Recently, elevated IgA levels (>400 mg/dL) were reported as a poor prognostic factor in AITL [75] . Although this observation requires further investigation, it is noteworthy that TGF-β1 and IL-21 produced by TFH cells, are related to the differentiation of IgA-plasmablasts. It is tempting to speculate that IgA-plasmablasts induced by neoplastic TFH might produce excessive serum IgA [76] .

3. The germinal center: a major player in T-cell lymphomagenesis

Germinal center (GC)-derived lymphomas include both B-cell and T-cell lymphomas. Remarkably, tumor cells of GC-derived lymphomas proliferate in close association with cellular environment that retains key features of normal GC cellular microenvironment, specifically FDC, macrophages and specific lymphoid subsets [77] . The prototype of GC-derived B-cell lymphoma is follicular lymphoma, but several other B-cell lymphoma entities appear to originate from cells of the GC, including Burkitt lymphoma, Hodgkin lymphoma and more than one third of diffuse large B-cell lymphomas, emphasizing that a majority of B-cell lymphomas are GC-derived.

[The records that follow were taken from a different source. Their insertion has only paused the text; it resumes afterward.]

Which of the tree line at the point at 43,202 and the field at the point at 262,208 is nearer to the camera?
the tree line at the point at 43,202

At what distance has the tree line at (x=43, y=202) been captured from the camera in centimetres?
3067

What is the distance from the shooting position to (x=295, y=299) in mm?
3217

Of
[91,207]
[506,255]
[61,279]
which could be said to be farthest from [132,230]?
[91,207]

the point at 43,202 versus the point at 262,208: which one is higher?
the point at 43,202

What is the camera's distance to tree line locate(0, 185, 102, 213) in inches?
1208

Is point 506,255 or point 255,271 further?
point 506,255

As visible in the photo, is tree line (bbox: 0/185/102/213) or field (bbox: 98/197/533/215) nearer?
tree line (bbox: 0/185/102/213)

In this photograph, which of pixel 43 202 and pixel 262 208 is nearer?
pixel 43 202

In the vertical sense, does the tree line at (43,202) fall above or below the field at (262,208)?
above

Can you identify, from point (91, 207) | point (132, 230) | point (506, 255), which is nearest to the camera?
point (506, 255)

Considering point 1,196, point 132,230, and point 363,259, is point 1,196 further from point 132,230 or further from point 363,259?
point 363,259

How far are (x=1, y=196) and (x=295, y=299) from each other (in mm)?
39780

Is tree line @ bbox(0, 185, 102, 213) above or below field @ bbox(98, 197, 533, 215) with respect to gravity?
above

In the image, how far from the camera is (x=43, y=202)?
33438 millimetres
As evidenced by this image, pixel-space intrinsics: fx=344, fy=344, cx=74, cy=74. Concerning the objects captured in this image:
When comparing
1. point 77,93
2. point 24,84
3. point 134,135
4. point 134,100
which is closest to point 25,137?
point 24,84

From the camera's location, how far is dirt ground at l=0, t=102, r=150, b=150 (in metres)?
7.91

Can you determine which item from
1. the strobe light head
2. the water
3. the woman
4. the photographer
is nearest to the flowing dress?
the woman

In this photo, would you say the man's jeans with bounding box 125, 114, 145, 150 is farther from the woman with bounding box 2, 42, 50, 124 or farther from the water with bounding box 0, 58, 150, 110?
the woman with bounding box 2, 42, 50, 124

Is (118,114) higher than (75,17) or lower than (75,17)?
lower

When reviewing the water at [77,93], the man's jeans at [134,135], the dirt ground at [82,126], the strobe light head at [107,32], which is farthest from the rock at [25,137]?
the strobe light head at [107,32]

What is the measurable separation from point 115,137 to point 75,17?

This is likely related to the fact that GC B cells are exposed to acquired genetic events including mutations of the variable regions of Ig, as well as of several oncogenes that operate in the GC microenvironment [78] .

A subset of PTCL, NOS with a TFH phenotype and/or AITL-like features, follicular variant of PTCL, NOS and primary cutaneous CD4+ small/medium-sized T-cell lymphoma) ( Fig. 4 )-, it is that the specific minor subset of TFH cells gives rise to the most important group of PTCL, representing more than one third of all PTCL in Europe. Altogether, this might suggest that the GC may provide a critical microenvironment for B and T-cell lymphomagenesis. However, it remains unclear if the GC milieu favors the occurrence of transforming events and/or sustains the survival of transformed T cells.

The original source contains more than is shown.